Il me semble, Dorat, voir au ciel revolez
Des antiques vertuz les escadrons ailez,
N’ayans rien delaissé de leur saison doree

Pour reduire le monde à son premier printemps,
Fors ceste Marguerite, honneur de nostre temps,
Qui, comme l’esperance, est seule demeuree.

CLXXX

De quelque autre suject, que j’escrive, Jodelle,
Je sens mon cœur transi d’une morne froideur,
Et ne sens plus en moy ceste divine ardeur,
Qui t’enflamme l’esprit de sa vive estincelle.

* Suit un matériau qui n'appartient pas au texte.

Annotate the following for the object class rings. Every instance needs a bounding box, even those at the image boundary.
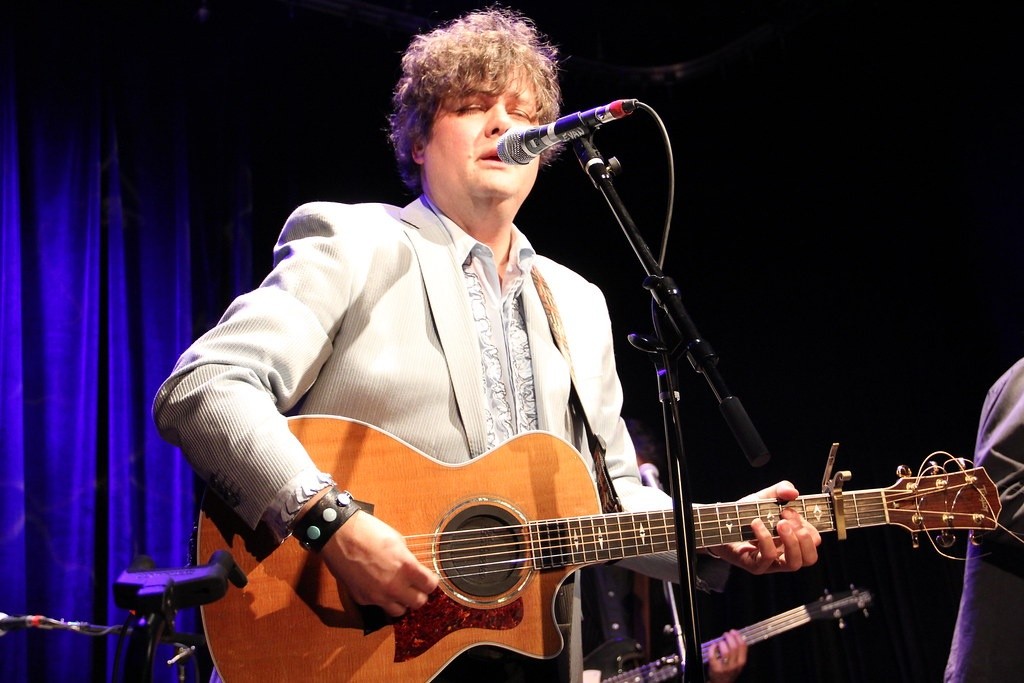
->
[720,657,728,664]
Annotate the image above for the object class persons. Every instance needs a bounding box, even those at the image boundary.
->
[580,565,747,683]
[152,11,823,683]
[945,358,1024,683]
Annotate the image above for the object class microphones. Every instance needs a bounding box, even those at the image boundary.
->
[0,611,48,637]
[496,98,637,165]
[640,463,658,490]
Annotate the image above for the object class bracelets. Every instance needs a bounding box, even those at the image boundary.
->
[292,485,360,554]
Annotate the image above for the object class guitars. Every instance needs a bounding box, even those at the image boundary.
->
[194,414,1003,683]
[582,583,871,683]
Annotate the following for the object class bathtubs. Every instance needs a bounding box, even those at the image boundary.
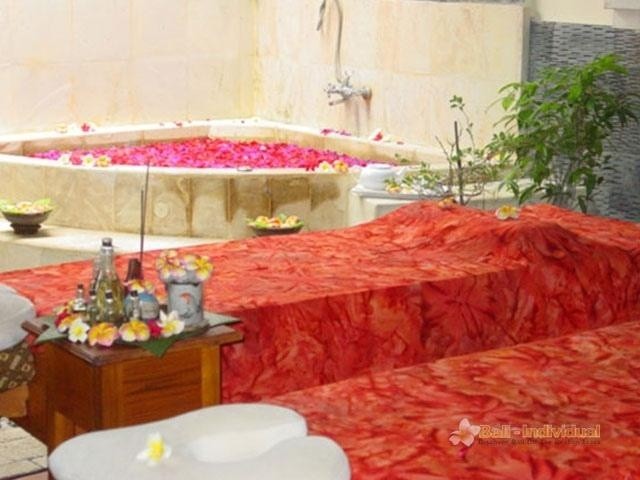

Seulement quand je veux toucher le los de celle
Qui est de nostre siecle et la perle, et la fleur,
Je sens revivre en moy ceste antique chaleur,
Et mon esprit lassé prendre force nouvelle.

Bref, je suis tout changé, et si ne sçay comment,
Comme on voit se changer la vierge en un moment,
À l’approcher du Dieu qui telle la fait estre.

D’où vient cela, Jodelle ? il vient, comme je croy,
Du suject, qui produit naïvement en moy
Ce que par art contraint les autres y font naistre.

CLXXXI

Ronsard, j’ay veu l’orgueil des Colosses antiques,
Les theâtres en rond ouvers de tous costez,
Les colomnes, les arcs, les hauts temples voutez,
Et les sommets pointus des carrez obelisques.

J’ay veu des Empereurs les grands thermes publiques,
J’ay veu leurs monuments que le temps a dontez,
J’ay veu leurs beaux palais que l’herbe a surmontez,
Et des vieux murs Romains les poudreuses reliques.